Impôts sur les salaires numéro un, plans cafétéria et politiques de rémunération « flexibles » mal inspirées, primes à la voiture et à la mobilité, tax rulings dénoncés... Lorsque le refus de reconnaître le problème conduit à une impasse...
Posté le 12 novembre 2018Il faut voir ces politiciens, ces juristes, ces spécialistes en « rémunération et avantages » si heureux de nous vendre le cash-for-cars, les primes mobilité, les plans cafétéria, la rémunération « en points » comme LA solution qui fera plaisir à tout le monde.
La dure réalité est révélée par Eurostat et l'OCDE. D'abord, la Belgique est en deuxième position parmi les pays qui taxent le plus, et ensuite, elle est en première position pour la taxation des revenus du travail (cotisations sociales et impôts combinés). Cela malgré la réforme fiscale...
Alors que, en même temps, l'administration fiscale belge remet en question les rulings fiscaux concernant les stock-options ou les plans cafétéria (BNP Paribas est actuellement en pleine discussion concernant son système de rémunération). À tel point qu'un départ du ministre des Finances a été nécessaire.
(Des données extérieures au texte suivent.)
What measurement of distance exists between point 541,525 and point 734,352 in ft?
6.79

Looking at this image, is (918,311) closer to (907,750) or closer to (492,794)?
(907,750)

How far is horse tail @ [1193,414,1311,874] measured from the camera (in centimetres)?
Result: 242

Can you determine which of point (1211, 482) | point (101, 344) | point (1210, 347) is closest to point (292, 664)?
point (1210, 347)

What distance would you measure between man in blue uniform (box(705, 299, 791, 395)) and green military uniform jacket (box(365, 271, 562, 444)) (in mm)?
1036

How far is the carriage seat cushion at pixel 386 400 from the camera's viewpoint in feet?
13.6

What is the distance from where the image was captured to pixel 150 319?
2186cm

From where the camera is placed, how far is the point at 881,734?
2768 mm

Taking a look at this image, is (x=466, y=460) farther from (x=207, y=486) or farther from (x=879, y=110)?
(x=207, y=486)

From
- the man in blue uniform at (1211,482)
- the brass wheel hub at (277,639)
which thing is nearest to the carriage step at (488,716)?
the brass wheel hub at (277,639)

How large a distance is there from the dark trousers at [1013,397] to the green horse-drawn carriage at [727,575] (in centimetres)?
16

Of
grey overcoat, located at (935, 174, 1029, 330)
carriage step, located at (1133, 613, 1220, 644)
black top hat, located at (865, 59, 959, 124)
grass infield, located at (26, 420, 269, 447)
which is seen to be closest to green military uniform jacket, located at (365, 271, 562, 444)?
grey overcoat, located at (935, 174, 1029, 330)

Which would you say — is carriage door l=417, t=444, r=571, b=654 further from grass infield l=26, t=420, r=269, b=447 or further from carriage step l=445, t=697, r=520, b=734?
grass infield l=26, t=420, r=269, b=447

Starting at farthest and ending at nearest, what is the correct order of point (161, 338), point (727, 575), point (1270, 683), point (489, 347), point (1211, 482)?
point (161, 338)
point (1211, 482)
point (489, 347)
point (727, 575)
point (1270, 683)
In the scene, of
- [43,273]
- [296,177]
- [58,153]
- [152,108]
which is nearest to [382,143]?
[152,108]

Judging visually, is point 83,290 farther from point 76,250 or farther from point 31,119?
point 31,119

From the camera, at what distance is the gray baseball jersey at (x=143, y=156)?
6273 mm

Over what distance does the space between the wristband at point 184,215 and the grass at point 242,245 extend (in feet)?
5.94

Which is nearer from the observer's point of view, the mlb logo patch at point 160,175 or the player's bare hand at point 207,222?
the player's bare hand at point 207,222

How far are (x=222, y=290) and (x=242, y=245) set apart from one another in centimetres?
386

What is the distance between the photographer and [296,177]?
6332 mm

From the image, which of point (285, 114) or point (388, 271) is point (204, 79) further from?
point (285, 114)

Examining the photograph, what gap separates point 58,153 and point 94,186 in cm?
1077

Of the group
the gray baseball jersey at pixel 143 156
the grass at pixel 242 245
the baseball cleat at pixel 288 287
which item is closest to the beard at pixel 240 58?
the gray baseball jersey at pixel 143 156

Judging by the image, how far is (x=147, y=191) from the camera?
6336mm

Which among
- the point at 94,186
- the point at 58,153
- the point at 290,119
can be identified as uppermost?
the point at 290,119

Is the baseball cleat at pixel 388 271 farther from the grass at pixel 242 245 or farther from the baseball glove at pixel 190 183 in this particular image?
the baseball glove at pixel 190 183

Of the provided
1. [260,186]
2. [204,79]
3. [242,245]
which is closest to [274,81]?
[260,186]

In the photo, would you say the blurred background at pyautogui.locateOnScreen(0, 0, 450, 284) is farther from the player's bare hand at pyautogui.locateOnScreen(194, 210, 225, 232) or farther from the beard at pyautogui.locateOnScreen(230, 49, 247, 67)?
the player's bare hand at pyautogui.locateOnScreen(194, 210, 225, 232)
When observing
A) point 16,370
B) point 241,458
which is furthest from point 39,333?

Si la Belgique est aujourd'hui le paradis des rémunérations alternatives, c'est bien parce que la rémunération y est trop lourdement taxée. Et ce, depuis longtemps...
Les plans cafétéria et autres systèmes de rémunération « en points » ou « flexibles » sont à la mode. Ceux qui prétendent permettre aux travailleurs de choisir, selon leurs besoins de vie, entre divers avantages « moins taxés » tels que la voiture de société, le plan d'assurance groupe, les stock-options ou warrants, les allocations familiales supplémentaires, les jours de congé supplémentaires, les services de petites tâches, etc. Pourtant, il ne s'agit en réalité que d'une hypocrisie qui masque un déplacement constant et qui accélère la transformation des rémunérations en cash — fortement taxées — vers « autre chose ».
Je le dis, les travailleurs — s'ils avaient le choix — préfèreraient avoir de l'argent liquide dans leur poche avec la liberté d'en faire ce qu'ils veulent, quand ils veulent, plutôt que d'opter pour des formules préétablies, des paniers d'avantages censés être dans leur intérêt.
Toutes ces formules ne font que restreindre la liberté de l'employé de disposer librement de son salaire. Et ce, car ce salaire est tellement taxé que chacun en Belgique cherche désespérément un moyen d'améliorer son pouvoir d'achat, même en acceptant une telle intervention.
Pire encore, avec le cash-for-cars ou les primes mobilité, on parvient à traiter fictivement la rémunération en cash de manière plus avantageuse en lui collant une autre étiquette, avec toutes les questions et difficultés que cela soulève. On en viendrait à ne plus savoir ce qui est du cash et ce qui ne l'est pas, et on ouvre la voie aux abus.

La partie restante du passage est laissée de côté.